Il governo marocchino si è dunque impegnato a rimpatriare nel Paese d’origine tutte le persone identificate come di nazionalità marocchina e prive di permesso di soggiorno in Belgio. Per il Segretario di Stato Nicole de Moor si tratta di un «impegno molto chiaro» e di una «forte garanzia» di miglioramento della cooperazione. Ma tale scelta, secondo fonti ministeriali, non avrebbe a che fare con la decisione di rinunciare al troncone marocchino. Nel frattempo continuano le crociate degli indagati contro i divieti imposti dalla procura, tra i quali anche il silenzio, esteso pure agli avvocati, pena l’arresto.

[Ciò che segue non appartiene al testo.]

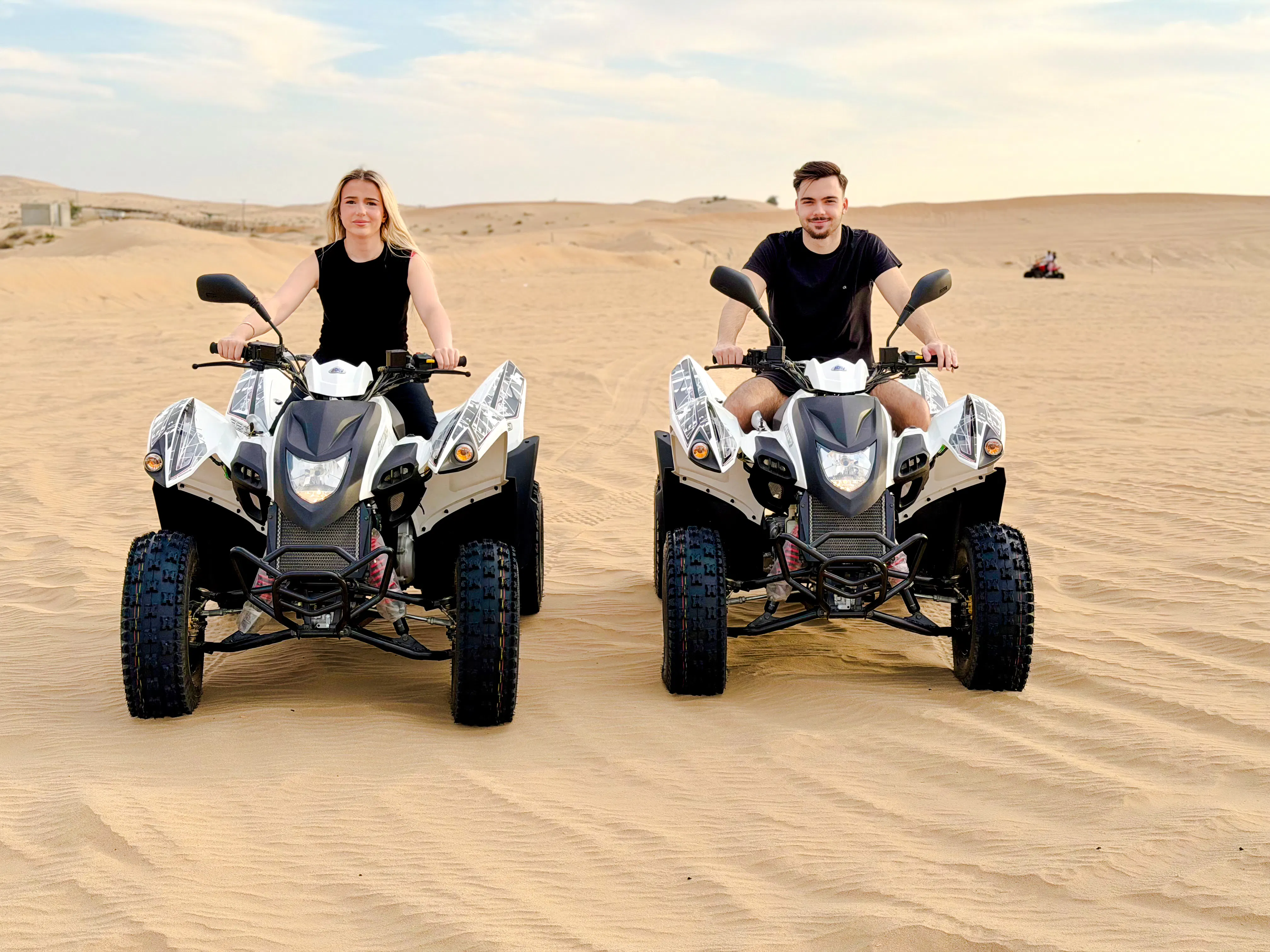 Two people riding quad bikes on a desert safari in Abu Dhabi.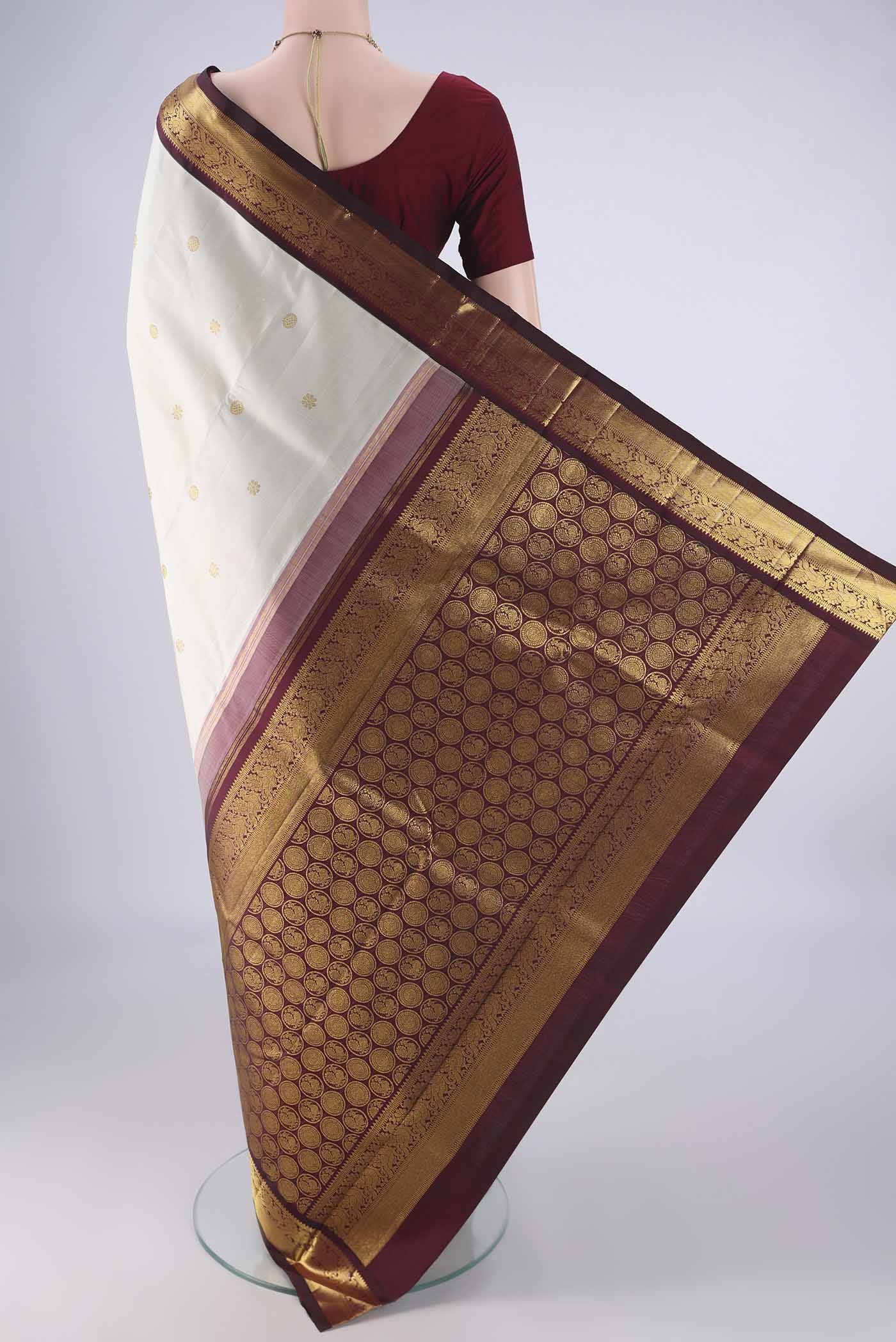 Flat view of Off White Kanchipuram Silk Saree with Zari Butta on the body and Zari Border. 
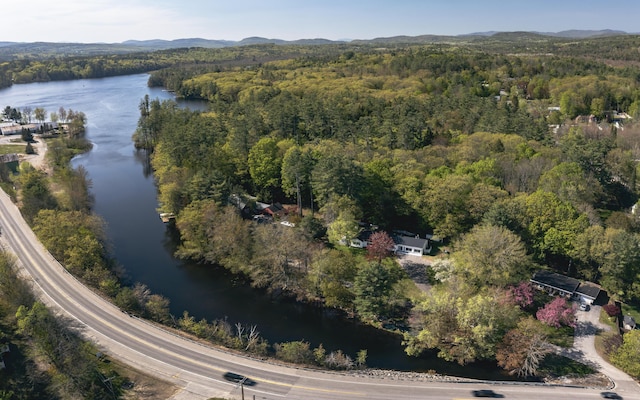 13 Packard Ave, Norway, ME 04268 - aerial overview of property's location featuring a heavily wooded area and a water and mountain view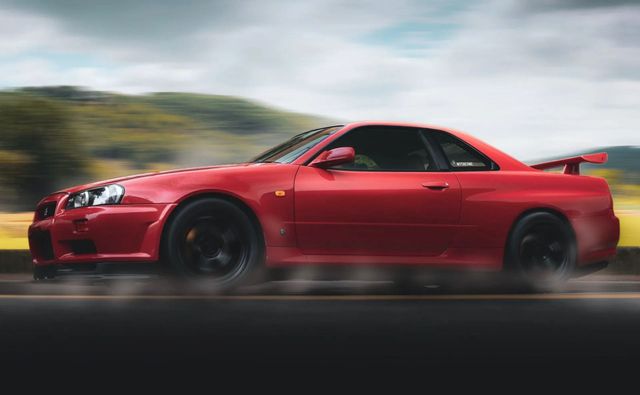 Red sports coupe speeding on a blurred road with a mountainous backdrop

I giudici hanno già annullato tale obbligo per Kaili e per l’eurodeputato belga Marc Tarabella, mentre nel caso di Giorgi la strada è stata più tortuosa: il 20 marzo, la difesa dell’ex assistente europarlamentare ha depositato la propria opposizione alle limitazioni imposte il 6 febbraio. Il giorno successivo, però, la giudice istruttrice Aurélie Dejaffe - che ha sostituito il collega Michel Claise dopo che proprio la difesa di Tarabella aveva svelato il rapporto di affari tra suo figlio e quello dell’eurodeputata Maria Arena, indagata solo dopo diversi mesi - ha deciso di anticipare la sentenza, emettendo una nuova ordinanza per reiterare gli stessi divieti.

Il Tribunale e la Corte d’appello avevano dato torto a Giorgi, ma la Cassazione, nei giorni scorsi, ha stabilito che l’emanazione, da parte del gip, di una nuova ordinanza che estende le condizioni non fa venir meno l’oggetto della richiesta di revoca già avanzata da Giorgi. «Stabilendo diversamente - si legge nella decisione -, i giudici d’appello non hanno motivato giuridicamente la loro decisione», motivo per cui il ricorso va rivalutato. La decisione è attesa per il 24 giugno. Ma intanto la distopia del Qatargate va avanti.